Japan’s Inept Guardians
By RICHARD LLOYD PARRY
Published: June 24, 2012
ON the face of it at least, Japan’s police are the most brilliant law enforcers in world history. Greater Tokyo, after all, is a megalopolis of about 37 million people, where the kind of crime regarded as routine in most foreign cities is virtually unknown. According to Japan’s Ministry of Foreign Affairs, there were about half the number of burglaries in Tokyo last year as there were in New York, a smaller city, and less than a fifth the number of homicides. Even in the seediest parts of town, women walk home alone late at night without fear of being molested.
The police believe that because Japan is one of the world’s most crime-free societies, they must be great crime fighters. In fact, the opposite is true: Japan is peaceful, safe and regimented not because of, but despite, the frequently disgraceful performance of its guardians. Individually, many Japanese police officers are honest and dedicated. But as an institution, the force they serve is arrogant, complacent and incompetent. Rarely has this been so obvious as in the last few days.

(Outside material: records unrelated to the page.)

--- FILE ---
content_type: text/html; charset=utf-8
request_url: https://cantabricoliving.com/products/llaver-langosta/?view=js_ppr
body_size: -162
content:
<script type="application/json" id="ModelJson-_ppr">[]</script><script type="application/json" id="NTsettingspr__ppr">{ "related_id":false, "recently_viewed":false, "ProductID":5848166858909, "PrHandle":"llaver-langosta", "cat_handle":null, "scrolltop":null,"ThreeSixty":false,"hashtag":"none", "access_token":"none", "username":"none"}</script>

Japan has been reeling over the case of a 45-year-old Nepalese man, Govinda Prasad Mainali, who returned to Katmandu last weekend after 15 years in detention. At the end of a prolonged trial (he was first cleared in a lower court), he was convicted of murdering a Japanese woman in Tokyo in 1997. The evidence was circumstantial; Mr. Govinda insisted on his innocence. After years of badgering by his lawyers, prosecutors finally surrendered DNA samples, which made it clear that he had told the truth, and that another, unidentified, man had carried out the crime.
Police accounts have presented the failure to test the samples as regrettable absent-mindedness, but the whole case has about it the stink of conspiracy. Japan’s normally forgiving newspapers have reported that, among other irregularities, detectives bullied and bribed witnesses into signing false statements, and found one of them a job after he gave evidence damaging to Mr. Govinda. In the past two years, two other long-serving prisoners have been granted retrials after it became obvious that they were not guilty of the murders for which they’d been convicted more than 18 years earlier.
There have been other scandals, like the family in Chiba Prefecture who repeatedly complained about a stalker. The officers at the local police station were about to go on a three-day junket, and took no action; by the time they returned, the stalker had stabbed a woman and her mother to death.
On June 15, the Tokyo police scored what in different circumstances could have been a public relations victory: the arrest of Katsuya Takahashi, the last fugitive of Aum Shinrikyo, the apocalyptic cult that released sarin nerve gas on the Tokyo subway in 1995. But even this breakthrough, which closes the file on one of Japan’s biggest criminal investigations, has only drawn attention to a catalog of police failures.
The sarin attack was the culmination of years of criminal behavior, including at least 15 murders, by the cult. The police had ignored repeated warnings from anxious citizens. Even after they were jolted into action by the subway attack, which killed 13 people and sickened 6,000 more, it took the police 17 years to apprehend Mr. Takahashi and two fellow fugitives. One of them faced surprising difficulties in trying to surrender himself; he was turned away from one police station because the officer on duty assumed that it was a hoax.
All law enforcement agencies make mistakes, but the best improve by learning from them. Japan’s police are rarely called to account, either by the media, which is indulgent of all but its most extreme failings, or by a toothless supervisory agency. Certain policing — the local, grass-roots work of directing traffic, helping confused pedestrians and reassuring people that everything is under control — is done very well in Japan. But against out-of-the-ordinary crimes, the Japanese police are ill equipped.
One reason: Japanese investigators rely on confessions far more than their Western counterparts. The police are skilled at persuading suspects — guilty or not — to confess. (In this they are aided greatly by their ability to hold a suspect without charge for up to 23 days). Without an admission of guilt, prosecutors are reluctant to charge. But the dependence on confessions means Japanese detectives are not used to building cases and proving guilt.
In researching a book about the notorious killer and serial rapist Joji Obara, who operated for years under the noses of the police, I talked to detectives who were almost indignant about his refusal to confess. The idea that cunning, stubbornness and lies were to be expected from a criminal — that it was in order to deal with such people that the police existed — didn’t seem obvious to them at all. In their minds, they weren’t incompetent or unimaginative or lazy. They were the unlucky victims of that rare thing in the world’s most law-abiding country: the dishonest criminal.
Richard Lloyd Parry, the Asia editor for The Times of London, is the author of “People Who Eat Darkness: The True Story of a Young Woman Who Vanished From the Streets of Tokyo — and the Evil That Swallowed Her Up.”